==== Цитируемый отрывок ====
На протяжении XIX века политические деятели Ирландии, включая Чарльза Стюарта Парнелла — протестанта, возглавлявшего движение крестьян-католиков, — неоднократно пытались добиться для Ирландии самоуправления. Когда кампания за самоуправление наталкивалась на какое-нибудь препятствие, на улицы выходило Ирландское республиканское братство (ИРБ) — предшественники ИРА, — стремившееся добиться независимости Ирландии.
==== Раздел данных ====
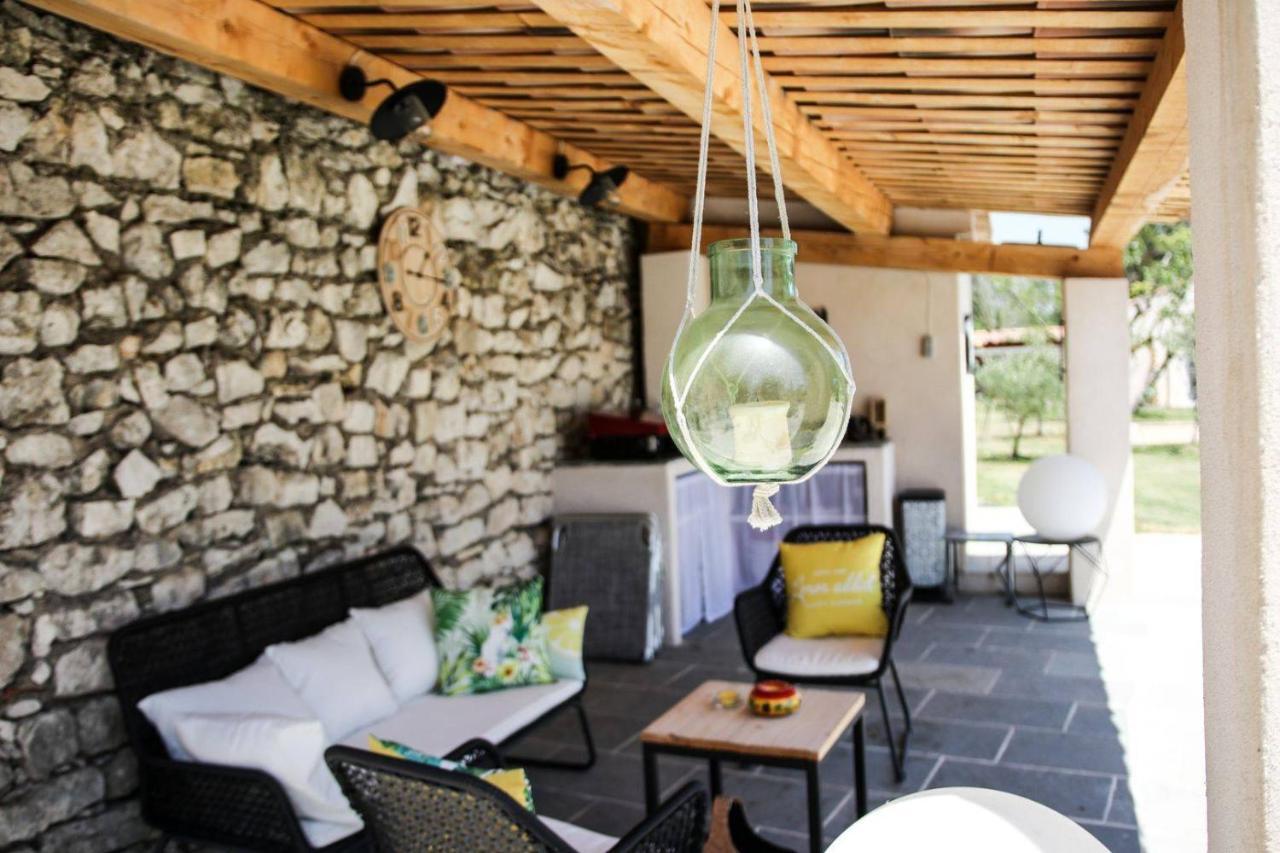 Le Mas De La Calade Bed and Breakfast Aix-en-Provence Exteriör bild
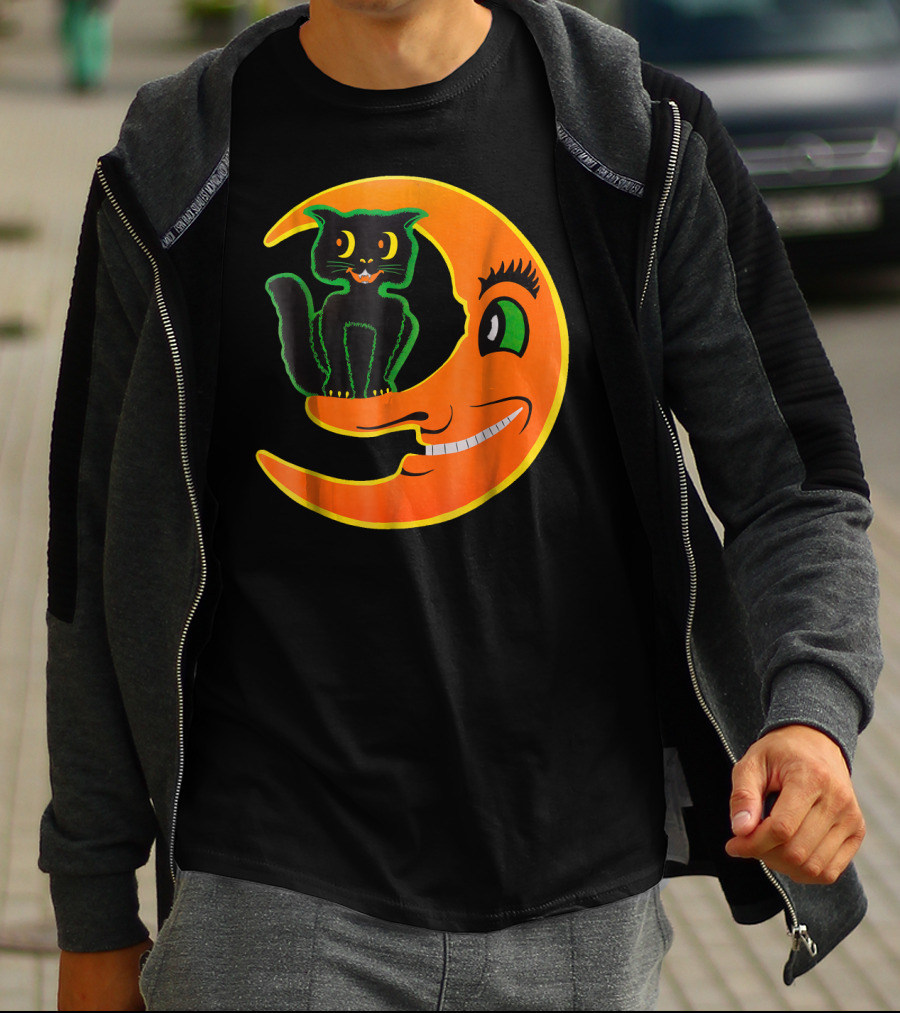 Funny Halloween Cat On Smiling Moon T-Shirt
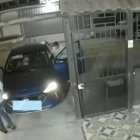 El atraco ocurrió mientras la pareja se aprestaba a ingresar al garaje de su domicilio.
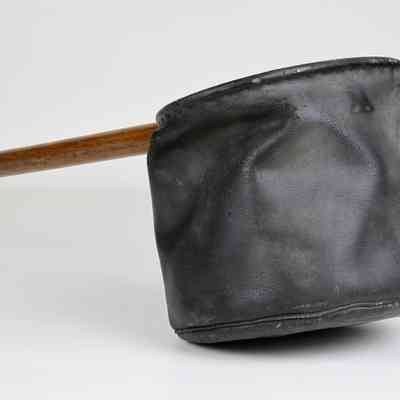 12,012 - LONG HANDLE OFFERTORY POLE LEATHER BAG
====
▶ _Ваше задание_:
Укажите, кем в отрывке о борьбе за самоуправление Ирландии названо Ирландское республиканское братство по отношению к ИРА. Материал здесь никакой роли не играет.

▶ _Ответ на задание_:
Предшественниками ИРА.